② 患者を身体拘束する → 混同注意! 身体拘束(四肢の抑制、ベッド柵の全閉鎖など)は患者の興奮や抵抗を増大させ、せん妄症状を悪化させるため、原則として禁忌です。拘束は転倒・転落リスクを低下させると誤解されがちですが、むしろ事故リスクを高めるエビデンスがあります。やむを得ない場合は、最小限かつ一時的に、医師の指示のもと行うべきです。
④ 患者の言動を否定する → 混同注意! せん妄患者の言動(例:「ここはどこ?誰かに連れてこられた」など)を「それは間違いです」「そんなことありません」と否定することは、患者の不安と混乱を悪化させます。現実に即した方向付け(Reality Orientation)は重要ですが、否定ではなく「あなたは病院にいますよ」と穏やかに事実を伝える「バリデーション(受容)」と「リダイレクション(注意をそらす)」技法が有効です。
⑤ 夜間に頻回にバイタルサインを測定する → 混同注意! せん妄患者では睡眠-覚醒リズムの障害が生じており、夜間の睡眠確保が重要です。夜間に頻回にバイタルサインを測定することは患者を覚醒させ、睡眠を妨げ、せん妄を悪化させます。夜間の観察は必要最小限にとどめ、睡眠を優先する看護計画を立てます。

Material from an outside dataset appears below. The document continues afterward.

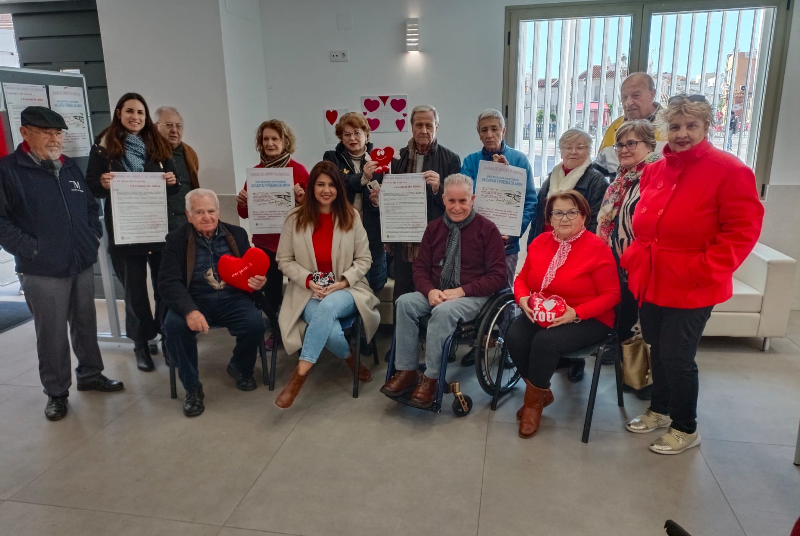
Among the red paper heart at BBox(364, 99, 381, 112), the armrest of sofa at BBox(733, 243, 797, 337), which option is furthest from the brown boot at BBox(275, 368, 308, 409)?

関連概念の整理 (Related Concepts)
混同注意! せん妄 (Delirium)認知症 (Dementia) の鑑別は国試頻出です。せん妄は急性発症・症状の日内変動が大きく・原因(感染症、薬剤、電解質異常、低酸素血症など)が特定可能で可逆性があります。一方、認知症は緩徐進行性で、症状の変動が少なく、不可逆的です。せん妄の予防・早期発見には、高齢がん患者へのせん妄スクリーニング(Confusion Assessment Method: CAM)の活用も押さえましょう。

概念整理: せん妄の3つのタイプ(過活動型・低活動型・混合型)のうち、低活動型は見落とされやすい(無気力・傾眠で評価されにくい)。過活動型は興奮・攻撃性が目立つため身体拘束に走りやすいが、禁忌。見当識障害への対応は、すべてのタイプで共通して有効。

一目で比較!
特徴せん妄 (Delirium)認知症 (Dementia)
発症急性(数時間~数日)緩徐(数ヶ月~数年)
経過変動する(特に夜間増悪)進行性・安定傾向
原因特定可能(感染・薬剤・代謝異常)不明(神経変性疾患が多い)
可逆性可逆(原因除去で改善)不可逆(根治困難)
注意障害顕著(注意が散漫)進行期に出現
見当識変動あり徐々に低下


看護過程ポイント - アセスメント:原因の特定(感染症・脱水・低酸素・薬剤(特に抗コリン薬・オピオイド・ベンゾジアゼピン)・疼痛・便秘・尿路感染症など)→ CAMによるスクリーニング
- 看護診断:急性混乱 (Acute Confusion)転倒リスク (Risk for Falls)睡眠パターン障害 (Disturbed Sleep Pattern)
- 計画:非薬物的介入(環境調整・見当識支援・家族の協力・睡眠確保)が最優先。薬物療法(ハロペリドールなど抗精神病薬)は興奮が強い場合に医師指示で使用。
- 実施:穏やかな声かけ・同一スタッフによるケア・照明調整・夜間の観察最小化。
- 評価:症状の改善/増悪・原因の除去・睡眠の確保・転倒事故の回避。

暗記のコツ: 「せん妄ケアの3つのS」
1. Stimulation reduction(刺激の軽減)→ 過剰刺激を避ける
2. Sleep promotion(睡眠促進)→ 夜間の観察最小化・暗く静かに
3. Sensory aids(感覚補助具の活用)→ メガネ・補聴器・時計・カレンダー

国試頻出ポイント: せん妄患者への看護ケアとして「見当識を支援する(時計やカレンダー)」は毎年のように出題されます。身体拘束や過剰な刺激を避けるべき理由を、病態生理(過覚醒と睡眠障害の悪化サイクル)と関連づけて理解しておきましょう。また、事例問題では「夜間に興奮が強く、家族が拘束を希望したが、看護師としてどう対応するか」という倫理的判断も問われます。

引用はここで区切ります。